[Selected excerpt]:
The defense abruptly withdrew its expert witness Dick Carpenter II, who was set to testify on Friday. Instead, we were treated to the cross-examination of Dover Area School District Superintendent Richard Nilsen.
Much of Dr. Nilsen’s initial testimony and cross-examination focused on the reaction of the high school’s science teachers to the addition of intelligent design to the biology curriculum. He said he was surprised when the teachers asked that their names be removed as authors of the biology curriculum. Nilsen testified that he was “confused,” since “the teachers had written 99% of it;” the only difference was the addition of intelligent design.
In their request for the removal of their names, the teachers had noted that “if there is any litigation, we do not want to be liable.” Nevertheless, the superintendent said it “didn’t seem significant” that they’d asked that their names be withdrawn. (He did comply with their request, however.)
Despite the addition of intelligent design to the curriculum, Dr. Nilsen denied repeatedly that reading the statement the board approved constituted teaching. However, when asked “Are students learning when they hear that statement?”, he responded, “Yes.”
Later our attorney, Eric Rothschild, pulled up several sections of Dr. Nilsen’s January 2005 deposition.
Q. At the time this resolution was passed, had you done anything to assure yourself that Intelligent Design was in fact a scientific theory?

[Task directions]: For each statement, say yes or no as to whether it agrees with the account of the superintendent's testimony, and quote the words from the account that decide it. 1. The science teachers asked that their names be removed as authors of the biology curriculum. 2. The superintendent refused the teachers' request to remove their names. 3. Asked whether students learn when they hear the statement, Dr. Nilsen answered no.

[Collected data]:
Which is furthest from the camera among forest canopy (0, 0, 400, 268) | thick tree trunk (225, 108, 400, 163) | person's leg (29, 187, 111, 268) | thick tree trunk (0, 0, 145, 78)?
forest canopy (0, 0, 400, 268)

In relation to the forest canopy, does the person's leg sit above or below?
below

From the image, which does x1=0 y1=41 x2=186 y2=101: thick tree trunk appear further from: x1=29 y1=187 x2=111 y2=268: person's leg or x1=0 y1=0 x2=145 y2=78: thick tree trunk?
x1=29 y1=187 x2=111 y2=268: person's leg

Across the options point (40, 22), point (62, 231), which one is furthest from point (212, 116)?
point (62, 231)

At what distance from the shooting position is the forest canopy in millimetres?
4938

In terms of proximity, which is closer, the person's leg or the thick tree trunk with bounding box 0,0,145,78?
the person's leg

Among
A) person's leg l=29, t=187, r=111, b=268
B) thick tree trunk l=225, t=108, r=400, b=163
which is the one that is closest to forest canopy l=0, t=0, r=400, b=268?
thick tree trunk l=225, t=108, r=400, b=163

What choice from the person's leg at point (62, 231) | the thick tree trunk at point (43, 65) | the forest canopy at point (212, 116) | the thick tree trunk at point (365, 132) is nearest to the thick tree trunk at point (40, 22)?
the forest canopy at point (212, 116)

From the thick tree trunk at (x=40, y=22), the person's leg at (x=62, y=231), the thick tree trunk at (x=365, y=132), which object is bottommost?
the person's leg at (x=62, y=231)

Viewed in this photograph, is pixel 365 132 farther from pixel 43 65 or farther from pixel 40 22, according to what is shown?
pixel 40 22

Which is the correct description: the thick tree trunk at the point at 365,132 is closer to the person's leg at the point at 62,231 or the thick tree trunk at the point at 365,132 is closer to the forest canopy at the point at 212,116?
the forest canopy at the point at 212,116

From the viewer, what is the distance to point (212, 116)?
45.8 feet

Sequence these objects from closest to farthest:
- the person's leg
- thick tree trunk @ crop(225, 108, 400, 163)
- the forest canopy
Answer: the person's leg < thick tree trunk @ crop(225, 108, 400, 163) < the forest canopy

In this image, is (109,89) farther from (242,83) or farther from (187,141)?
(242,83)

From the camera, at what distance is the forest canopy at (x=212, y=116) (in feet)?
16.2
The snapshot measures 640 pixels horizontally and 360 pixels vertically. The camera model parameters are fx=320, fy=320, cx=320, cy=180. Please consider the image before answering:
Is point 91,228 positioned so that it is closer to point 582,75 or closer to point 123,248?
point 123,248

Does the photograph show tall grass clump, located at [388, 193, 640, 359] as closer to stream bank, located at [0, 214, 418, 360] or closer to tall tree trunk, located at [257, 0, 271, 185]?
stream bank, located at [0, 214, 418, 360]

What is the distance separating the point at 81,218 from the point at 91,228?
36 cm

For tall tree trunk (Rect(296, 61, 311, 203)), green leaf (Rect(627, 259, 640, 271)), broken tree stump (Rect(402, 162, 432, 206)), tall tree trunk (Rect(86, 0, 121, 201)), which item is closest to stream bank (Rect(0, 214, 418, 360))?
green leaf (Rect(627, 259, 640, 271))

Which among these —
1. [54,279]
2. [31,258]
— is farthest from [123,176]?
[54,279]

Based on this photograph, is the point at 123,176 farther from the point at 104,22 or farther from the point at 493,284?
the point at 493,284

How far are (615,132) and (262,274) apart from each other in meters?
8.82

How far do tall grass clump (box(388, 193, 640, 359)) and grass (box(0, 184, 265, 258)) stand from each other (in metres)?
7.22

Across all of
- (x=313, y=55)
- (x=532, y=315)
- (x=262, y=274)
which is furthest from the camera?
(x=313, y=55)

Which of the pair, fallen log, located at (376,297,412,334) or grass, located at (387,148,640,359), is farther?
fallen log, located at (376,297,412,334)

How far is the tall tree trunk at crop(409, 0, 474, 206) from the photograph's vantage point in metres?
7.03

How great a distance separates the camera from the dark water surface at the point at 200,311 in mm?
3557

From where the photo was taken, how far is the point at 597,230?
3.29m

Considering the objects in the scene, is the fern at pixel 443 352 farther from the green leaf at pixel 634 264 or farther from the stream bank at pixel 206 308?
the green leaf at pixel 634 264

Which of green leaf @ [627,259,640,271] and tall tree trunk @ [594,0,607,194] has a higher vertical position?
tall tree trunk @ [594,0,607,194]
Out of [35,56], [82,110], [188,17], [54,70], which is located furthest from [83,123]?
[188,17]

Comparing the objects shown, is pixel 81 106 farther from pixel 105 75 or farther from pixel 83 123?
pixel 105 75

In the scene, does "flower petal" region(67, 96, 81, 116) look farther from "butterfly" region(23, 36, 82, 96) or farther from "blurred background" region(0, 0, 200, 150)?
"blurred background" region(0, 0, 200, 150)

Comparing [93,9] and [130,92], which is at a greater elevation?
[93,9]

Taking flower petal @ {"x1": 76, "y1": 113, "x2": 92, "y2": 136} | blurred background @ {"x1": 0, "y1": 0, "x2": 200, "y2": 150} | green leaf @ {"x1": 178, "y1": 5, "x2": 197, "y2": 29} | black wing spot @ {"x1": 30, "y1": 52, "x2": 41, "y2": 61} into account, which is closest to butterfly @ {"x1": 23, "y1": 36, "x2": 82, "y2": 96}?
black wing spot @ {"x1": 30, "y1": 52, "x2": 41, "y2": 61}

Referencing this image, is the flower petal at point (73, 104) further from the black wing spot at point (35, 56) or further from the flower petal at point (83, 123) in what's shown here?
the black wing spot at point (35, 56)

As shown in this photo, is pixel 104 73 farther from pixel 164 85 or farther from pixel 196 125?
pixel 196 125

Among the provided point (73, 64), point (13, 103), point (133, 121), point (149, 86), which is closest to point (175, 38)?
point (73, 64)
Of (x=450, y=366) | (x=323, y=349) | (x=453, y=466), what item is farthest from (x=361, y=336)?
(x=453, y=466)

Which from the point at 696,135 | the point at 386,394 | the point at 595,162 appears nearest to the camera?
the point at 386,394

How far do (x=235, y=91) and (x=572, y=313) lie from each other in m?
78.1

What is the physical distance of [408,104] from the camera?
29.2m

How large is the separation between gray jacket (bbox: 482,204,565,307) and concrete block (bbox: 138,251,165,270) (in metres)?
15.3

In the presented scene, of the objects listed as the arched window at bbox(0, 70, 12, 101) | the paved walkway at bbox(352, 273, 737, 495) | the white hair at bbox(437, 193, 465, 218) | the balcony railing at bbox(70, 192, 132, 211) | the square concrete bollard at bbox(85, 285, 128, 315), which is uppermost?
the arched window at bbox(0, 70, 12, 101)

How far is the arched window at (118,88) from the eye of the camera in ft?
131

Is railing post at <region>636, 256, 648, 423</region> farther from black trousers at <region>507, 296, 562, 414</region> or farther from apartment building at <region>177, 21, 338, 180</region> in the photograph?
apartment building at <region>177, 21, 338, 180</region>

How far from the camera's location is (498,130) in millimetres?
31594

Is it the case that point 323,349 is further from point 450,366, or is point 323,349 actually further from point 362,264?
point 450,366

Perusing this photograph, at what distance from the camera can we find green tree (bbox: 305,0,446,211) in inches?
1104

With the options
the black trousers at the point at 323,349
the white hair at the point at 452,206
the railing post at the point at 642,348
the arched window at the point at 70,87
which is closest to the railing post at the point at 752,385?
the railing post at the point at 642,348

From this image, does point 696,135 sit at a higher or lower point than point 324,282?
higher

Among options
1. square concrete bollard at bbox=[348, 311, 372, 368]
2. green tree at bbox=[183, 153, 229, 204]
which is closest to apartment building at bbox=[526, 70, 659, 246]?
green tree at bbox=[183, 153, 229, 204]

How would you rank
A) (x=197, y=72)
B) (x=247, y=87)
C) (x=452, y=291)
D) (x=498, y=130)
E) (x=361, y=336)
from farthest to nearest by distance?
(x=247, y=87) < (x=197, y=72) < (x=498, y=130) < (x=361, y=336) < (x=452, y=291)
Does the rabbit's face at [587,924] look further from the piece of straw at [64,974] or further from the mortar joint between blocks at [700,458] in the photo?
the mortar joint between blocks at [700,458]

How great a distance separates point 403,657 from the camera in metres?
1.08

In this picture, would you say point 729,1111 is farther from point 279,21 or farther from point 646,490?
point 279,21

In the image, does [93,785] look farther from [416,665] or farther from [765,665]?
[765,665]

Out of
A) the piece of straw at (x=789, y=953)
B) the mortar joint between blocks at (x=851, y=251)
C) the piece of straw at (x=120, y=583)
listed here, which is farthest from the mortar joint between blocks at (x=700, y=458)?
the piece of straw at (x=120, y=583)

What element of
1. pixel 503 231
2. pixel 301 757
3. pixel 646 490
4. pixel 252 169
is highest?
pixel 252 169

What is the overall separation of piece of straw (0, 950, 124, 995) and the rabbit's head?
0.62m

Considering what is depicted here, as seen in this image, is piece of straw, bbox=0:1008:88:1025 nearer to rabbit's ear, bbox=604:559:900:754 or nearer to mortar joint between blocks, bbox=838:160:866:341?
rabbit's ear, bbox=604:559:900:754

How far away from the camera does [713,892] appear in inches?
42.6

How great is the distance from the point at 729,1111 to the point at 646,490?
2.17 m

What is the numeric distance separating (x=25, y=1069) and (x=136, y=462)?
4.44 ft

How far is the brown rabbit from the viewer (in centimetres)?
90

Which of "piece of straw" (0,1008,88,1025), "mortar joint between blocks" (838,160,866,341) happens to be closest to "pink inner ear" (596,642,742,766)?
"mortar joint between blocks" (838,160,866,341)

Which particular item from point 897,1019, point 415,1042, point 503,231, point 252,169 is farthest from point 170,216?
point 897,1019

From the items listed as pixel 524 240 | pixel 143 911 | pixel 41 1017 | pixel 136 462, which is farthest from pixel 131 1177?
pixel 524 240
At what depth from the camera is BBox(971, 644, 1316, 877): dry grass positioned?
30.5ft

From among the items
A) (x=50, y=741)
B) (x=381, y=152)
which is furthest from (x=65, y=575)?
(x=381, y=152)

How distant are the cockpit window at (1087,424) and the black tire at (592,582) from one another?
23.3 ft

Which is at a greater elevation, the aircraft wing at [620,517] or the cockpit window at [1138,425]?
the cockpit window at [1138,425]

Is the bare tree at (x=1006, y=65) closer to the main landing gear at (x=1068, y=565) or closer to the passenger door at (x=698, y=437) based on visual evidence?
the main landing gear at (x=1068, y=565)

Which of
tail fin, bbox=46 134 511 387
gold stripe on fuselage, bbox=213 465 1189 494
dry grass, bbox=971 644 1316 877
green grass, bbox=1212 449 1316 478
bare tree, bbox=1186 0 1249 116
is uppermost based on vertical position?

[Your response]:
1. Yes: "He said he was surprised when the teachers asked that their names be removed as authors of the biology curriculum."
2. No: "(He did comply with their request, however.)"
3. No: when asked "Are students learning when they hear that statement?", he responded, "Yes."